» Passage for review
Advanced Web Scraper with LLM Integration

Description

This project is an advanced web scraper that integrates Large Language Models (LLMs) to enhance data extraction and analysis. It allows users to configure various scraping options, bypass same-origin policy restrictions, and leverage LLMs for intelligent content processing.

Features

Configurable Crawling: Set maximum depth, crawl delay, URL include/exclude patterns, and more.
Versatile Content Extraction: Extract text, images, links, videos, CSS, and raw HTML.
LLM Integration: Leverage OpenRouter for LLM-based extraction, summarization, and sentiment analysis.
Same-Origin Policy Bypass: Options for JSONP and IFrame-based data retrieval (use with caution).
Data Visualization: Visualize the crawled website structure using Cytoscape.js or Vis.js.

» Data excerpt

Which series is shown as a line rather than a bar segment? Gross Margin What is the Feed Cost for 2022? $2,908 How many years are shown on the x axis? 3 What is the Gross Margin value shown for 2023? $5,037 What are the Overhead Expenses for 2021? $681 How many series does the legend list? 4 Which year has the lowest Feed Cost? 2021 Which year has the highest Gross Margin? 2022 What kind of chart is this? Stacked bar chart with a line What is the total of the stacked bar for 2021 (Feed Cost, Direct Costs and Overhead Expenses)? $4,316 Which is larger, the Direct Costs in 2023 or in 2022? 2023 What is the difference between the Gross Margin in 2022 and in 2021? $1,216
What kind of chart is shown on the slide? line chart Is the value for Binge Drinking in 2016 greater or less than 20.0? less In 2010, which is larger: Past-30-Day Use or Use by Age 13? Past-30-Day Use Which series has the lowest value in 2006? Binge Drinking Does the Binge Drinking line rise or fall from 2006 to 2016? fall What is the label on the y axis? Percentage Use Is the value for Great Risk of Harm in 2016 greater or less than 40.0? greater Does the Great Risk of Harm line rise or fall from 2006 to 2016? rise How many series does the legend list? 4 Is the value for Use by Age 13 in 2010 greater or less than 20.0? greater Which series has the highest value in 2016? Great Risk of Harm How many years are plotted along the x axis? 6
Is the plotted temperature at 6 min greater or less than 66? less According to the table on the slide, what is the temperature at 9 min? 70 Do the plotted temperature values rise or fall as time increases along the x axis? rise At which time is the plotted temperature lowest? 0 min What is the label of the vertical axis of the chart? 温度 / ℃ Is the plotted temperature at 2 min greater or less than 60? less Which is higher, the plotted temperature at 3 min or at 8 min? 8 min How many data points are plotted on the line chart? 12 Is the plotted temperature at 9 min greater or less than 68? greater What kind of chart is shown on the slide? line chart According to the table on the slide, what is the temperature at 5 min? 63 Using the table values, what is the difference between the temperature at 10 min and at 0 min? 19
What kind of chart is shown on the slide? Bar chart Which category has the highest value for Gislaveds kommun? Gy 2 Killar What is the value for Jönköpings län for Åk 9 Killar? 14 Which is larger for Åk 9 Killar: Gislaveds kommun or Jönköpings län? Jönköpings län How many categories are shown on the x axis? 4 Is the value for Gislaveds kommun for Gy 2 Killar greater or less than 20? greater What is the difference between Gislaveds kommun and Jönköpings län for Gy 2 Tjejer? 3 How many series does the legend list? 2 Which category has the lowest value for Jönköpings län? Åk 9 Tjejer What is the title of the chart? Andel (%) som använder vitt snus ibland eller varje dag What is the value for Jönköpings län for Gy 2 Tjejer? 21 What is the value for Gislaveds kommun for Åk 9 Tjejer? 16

» Set of tasks
**a.** According to the web scraper description, why does the project integrate Large Language Models? Answer in one to three sentences.
**b.** In the web scraper description, swap "crawl delay" for "request delay" and write out the text from "Description" up to and including "(use with caution).".
**c.** Carry on the web scraper project description from the point where it stops.
Nothing in the listing is needed here.

» Exercise responses
**a.** The project integrates Large Language Models to enhance data extraction and analysis. This lets users apply LLMs to intelligent content processing.

**b.**
Description

This project is an advanced web scraper that integrates Large Language Models (LLMs) to enhance data extraction and analysis. It allows users to configure various scraping options, bypass same-origin policy restrictions, and leverage LLMs for intelligent content processing.

Features

Configurable Crawling: Set maximum depth, request delay, URL include/exclude patterns, and more.
Versatile Content Extraction: Extract text, images, links, videos, CSS, and raw HTML.
LLM Integration: Leverage OpenRouter for LLM-based extraction, summarization, and sentiment analysis.
Same-Origin Policy Bypass: Options for JSONP and IFrame-based data retrieval (use with caution).

**c.**
Multiple Output Formats: Download scraped data in Markdown, JSON, CSV, and plain text formats.
Browser Extension Support: Companion extensions for Chrome and Firefox for unrestricted scraping.
Proxy Server: Included Node.js proxy server to bypass same-origin policy restrictions.

Getting Started

Clone the repository:

git clone https://github.com/wojons/argus.git
cd argus

Install dependencies:

cd web-scraper
npm install
cd proxy-server
npm install
cd ../..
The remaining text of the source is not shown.